Beer distributors are looking to technology and public relations campaigns to sustain the flow of customers.

The recent increase in taxes levied on beer has seen business activity, and therefore sales, dwindle. Now, for instance, the recommended retail price for Tusker brands is an average of Sh30 higher than it was in November. This means by the time these products reach bars and restaurants, the price increase could be a lot higher.

Wanjiku Kirika, 32, manages operations at one of East African Breweries’ (EABL) distributors, Kamahuha, and such tax increments are not always justified.
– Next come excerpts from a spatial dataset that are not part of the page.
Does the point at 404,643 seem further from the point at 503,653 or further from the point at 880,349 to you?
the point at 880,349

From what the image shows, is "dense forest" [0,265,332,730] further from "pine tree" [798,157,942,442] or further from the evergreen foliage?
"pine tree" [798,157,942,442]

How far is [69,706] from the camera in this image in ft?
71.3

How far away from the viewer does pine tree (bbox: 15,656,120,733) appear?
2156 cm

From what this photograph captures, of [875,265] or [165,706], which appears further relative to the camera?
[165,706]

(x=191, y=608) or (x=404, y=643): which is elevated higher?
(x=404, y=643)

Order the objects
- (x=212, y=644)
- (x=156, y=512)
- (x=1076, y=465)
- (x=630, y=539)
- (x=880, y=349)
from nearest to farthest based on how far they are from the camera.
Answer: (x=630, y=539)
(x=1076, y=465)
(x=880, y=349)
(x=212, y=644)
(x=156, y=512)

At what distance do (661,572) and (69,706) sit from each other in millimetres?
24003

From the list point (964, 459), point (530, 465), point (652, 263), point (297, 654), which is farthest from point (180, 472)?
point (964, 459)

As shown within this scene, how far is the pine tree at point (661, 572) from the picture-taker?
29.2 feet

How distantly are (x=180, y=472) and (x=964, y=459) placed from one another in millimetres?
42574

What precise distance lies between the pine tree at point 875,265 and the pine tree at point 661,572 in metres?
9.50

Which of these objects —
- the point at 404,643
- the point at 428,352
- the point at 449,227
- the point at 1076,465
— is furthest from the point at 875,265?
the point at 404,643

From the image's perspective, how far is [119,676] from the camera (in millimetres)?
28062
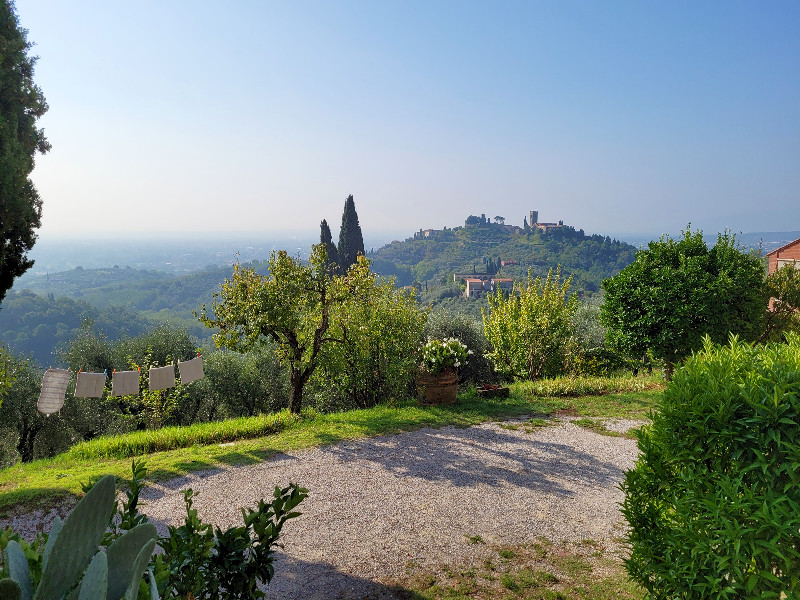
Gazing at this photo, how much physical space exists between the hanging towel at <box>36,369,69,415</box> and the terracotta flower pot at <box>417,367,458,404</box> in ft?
28.0

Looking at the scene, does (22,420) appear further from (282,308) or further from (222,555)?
(222,555)

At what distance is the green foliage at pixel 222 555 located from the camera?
7.98ft

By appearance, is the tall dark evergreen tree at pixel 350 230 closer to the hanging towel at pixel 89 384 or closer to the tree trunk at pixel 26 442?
the tree trunk at pixel 26 442

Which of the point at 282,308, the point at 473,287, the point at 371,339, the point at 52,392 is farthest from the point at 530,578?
the point at 473,287

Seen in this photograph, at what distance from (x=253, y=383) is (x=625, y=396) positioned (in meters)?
14.5

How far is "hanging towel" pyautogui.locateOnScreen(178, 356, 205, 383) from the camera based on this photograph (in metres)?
11.4

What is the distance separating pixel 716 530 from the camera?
297 cm

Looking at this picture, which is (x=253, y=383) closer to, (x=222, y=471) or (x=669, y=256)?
(x=222, y=471)

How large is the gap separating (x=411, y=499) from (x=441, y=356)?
16.6 ft

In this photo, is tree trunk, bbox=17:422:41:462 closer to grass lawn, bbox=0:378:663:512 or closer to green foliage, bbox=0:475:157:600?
grass lawn, bbox=0:378:663:512

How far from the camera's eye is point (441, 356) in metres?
11.6

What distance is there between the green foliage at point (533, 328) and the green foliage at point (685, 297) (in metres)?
2.38

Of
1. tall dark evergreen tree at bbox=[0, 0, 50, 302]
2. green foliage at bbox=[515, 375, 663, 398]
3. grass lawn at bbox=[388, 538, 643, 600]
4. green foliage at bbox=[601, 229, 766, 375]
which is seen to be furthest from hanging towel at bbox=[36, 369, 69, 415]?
green foliage at bbox=[601, 229, 766, 375]

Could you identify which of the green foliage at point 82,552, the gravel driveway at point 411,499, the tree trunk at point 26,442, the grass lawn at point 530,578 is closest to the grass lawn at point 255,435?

“We are not against increasing taxes, but the over-dependence on beer to fund a bigger chunk of the Budget is unreasonable,” she said in an earlier interview.
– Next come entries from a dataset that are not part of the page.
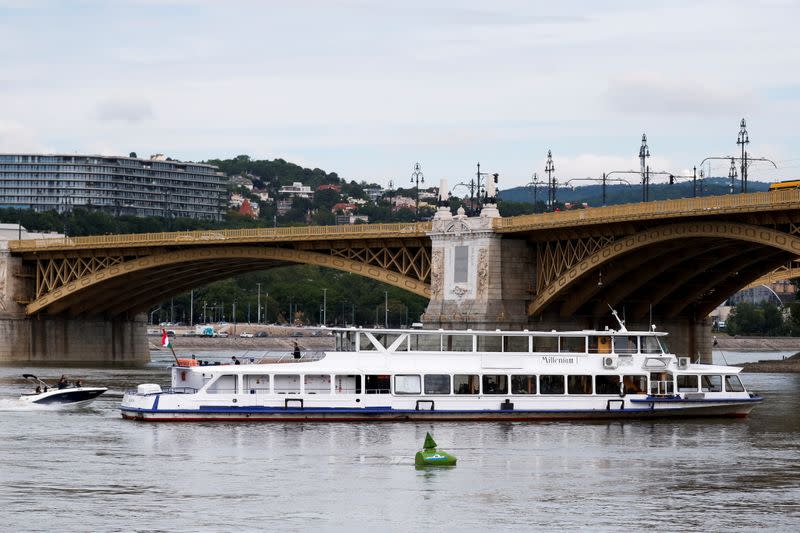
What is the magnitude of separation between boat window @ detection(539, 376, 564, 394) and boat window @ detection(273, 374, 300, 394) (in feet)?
34.5

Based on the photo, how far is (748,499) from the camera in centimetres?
4647

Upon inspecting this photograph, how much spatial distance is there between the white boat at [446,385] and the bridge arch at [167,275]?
→ 39.7 metres

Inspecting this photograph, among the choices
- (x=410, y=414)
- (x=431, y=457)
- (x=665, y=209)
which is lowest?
(x=431, y=457)

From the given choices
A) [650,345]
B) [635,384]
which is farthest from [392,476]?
[650,345]

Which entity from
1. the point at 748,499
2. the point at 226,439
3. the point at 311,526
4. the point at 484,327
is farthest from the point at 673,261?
the point at 311,526

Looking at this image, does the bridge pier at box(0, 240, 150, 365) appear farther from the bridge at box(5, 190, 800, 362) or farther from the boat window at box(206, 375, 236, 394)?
the boat window at box(206, 375, 236, 394)

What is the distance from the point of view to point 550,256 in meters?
103

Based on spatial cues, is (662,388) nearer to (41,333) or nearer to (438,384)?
(438,384)

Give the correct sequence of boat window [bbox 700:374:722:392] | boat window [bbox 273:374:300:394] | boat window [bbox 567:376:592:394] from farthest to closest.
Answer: boat window [bbox 700:374:722:392] < boat window [bbox 567:376:592:394] < boat window [bbox 273:374:300:394]

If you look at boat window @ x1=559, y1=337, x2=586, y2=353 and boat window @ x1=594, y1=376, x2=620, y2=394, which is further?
boat window @ x1=559, y1=337, x2=586, y2=353

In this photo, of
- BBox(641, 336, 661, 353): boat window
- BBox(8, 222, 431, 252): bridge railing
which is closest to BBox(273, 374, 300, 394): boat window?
BBox(641, 336, 661, 353): boat window

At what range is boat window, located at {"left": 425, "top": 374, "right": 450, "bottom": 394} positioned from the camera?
67500 millimetres

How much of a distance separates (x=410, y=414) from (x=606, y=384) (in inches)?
350

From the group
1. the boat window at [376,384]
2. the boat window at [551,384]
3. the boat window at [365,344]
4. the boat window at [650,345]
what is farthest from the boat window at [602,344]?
the boat window at [365,344]
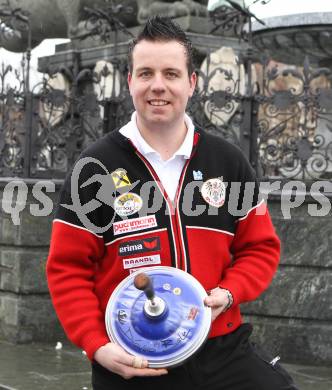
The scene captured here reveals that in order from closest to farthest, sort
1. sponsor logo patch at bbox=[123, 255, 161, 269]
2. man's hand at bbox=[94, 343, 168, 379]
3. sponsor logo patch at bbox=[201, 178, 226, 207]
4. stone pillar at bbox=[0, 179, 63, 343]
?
man's hand at bbox=[94, 343, 168, 379]
sponsor logo patch at bbox=[123, 255, 161, 269]
sponsor logo patch at bbox=[201, 178, 226, 207]
stone pillar at bbox=[0, 179, 63, 343]

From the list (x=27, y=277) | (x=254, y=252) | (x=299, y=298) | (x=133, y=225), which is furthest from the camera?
(x=27, y=277)

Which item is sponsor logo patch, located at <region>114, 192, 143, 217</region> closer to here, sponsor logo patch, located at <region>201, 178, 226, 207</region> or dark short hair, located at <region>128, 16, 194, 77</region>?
sponsor logo patch, located at <region>201, 178, 226, 207</region>

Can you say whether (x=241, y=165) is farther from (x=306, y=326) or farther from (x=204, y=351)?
(x=306, y=326)

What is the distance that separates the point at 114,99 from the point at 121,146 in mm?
5298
“If the State would provide a better environment for doing business, through infrastructure developments, for instance, then it would be acceptable.”

Continuous adjustments to the taxes levied on beer has seen EABL package its products in smaller quantities to keep prices low and boost sales volumes.
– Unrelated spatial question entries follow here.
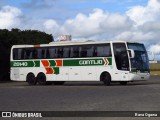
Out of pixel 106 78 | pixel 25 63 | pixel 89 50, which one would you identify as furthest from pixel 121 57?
pixel 25 63

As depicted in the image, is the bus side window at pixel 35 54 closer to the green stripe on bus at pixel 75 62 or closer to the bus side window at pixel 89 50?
the green stripe on bus at pixel 75 62

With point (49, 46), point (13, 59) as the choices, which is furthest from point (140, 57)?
point (13, 59)

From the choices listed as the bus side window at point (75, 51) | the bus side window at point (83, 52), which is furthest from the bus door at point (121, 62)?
the bus side window at point (75, 51)

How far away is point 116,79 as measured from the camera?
3253 cm

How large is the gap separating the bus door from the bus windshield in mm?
435

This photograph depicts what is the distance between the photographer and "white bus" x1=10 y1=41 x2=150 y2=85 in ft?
107

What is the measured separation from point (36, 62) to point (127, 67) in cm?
795

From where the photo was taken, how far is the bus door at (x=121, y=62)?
32.4 metres

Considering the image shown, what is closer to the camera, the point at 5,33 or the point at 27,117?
the point at 27,117

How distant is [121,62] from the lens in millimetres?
32500

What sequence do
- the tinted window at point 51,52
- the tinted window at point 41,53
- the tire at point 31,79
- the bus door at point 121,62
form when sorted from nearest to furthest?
the bus door at point 121,62, the tinted window at point 51,52, the tinted window at point 41,53, the tire at point 31,79

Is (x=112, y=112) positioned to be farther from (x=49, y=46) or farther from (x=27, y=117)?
(x=49, y=46)

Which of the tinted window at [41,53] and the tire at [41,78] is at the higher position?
the tinted window at [41,53]

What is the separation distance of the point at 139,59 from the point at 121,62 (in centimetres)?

With heavy expenses incurred in risk insurance and a small profit margin of 5 to 7 per cent, Ms Kirika said the only option left for distributors hoping to remain in businesses is to minimise operating costs and cement relationships with customers.

“For us, we had to adopt the Enterprise Resource Planning (ERP) to get rid of the long ledger sheets used to monitor and keep records of cash. With ERP, we monitor the flow of cash from when it is liquid to when it is converted to products or services, which has improved our systems,” she said.

She also operates a cashless system, which has reduced expenditure on security personnel.

Build rapport

Further, Kirika regularly visits her customer base of 1,100 to build rapport and find out how their businesses are doing, particularly if their visits to the Kamahuha warehouse for restocking have reduced.

“Sometimes a product does not sell because the retailer is not consistent with stocking, so customers opt for other outlets.”

Kirika, who took over the 25-year-old family business when she was 25, said her initiatives have seen the business grow steadily, and it has since acquired six more trucks and motorbikes to increase distribution consistency, especially in hard-to-reach areas.

She expects these measures to see the business through the tough times anticipated with the new tax regime.

But she is hopeful business will continue to grow, as the beer market is still attracting newcomers due to the relatively low consumption of beer per person in Kenya.

For instance, in February, Centum Group joined the sector after acquiring a franchise contract to distribute Carlsberg Group’s over 400 brands. Carlsberg is ranked the world’s fourth-largest beer brewer.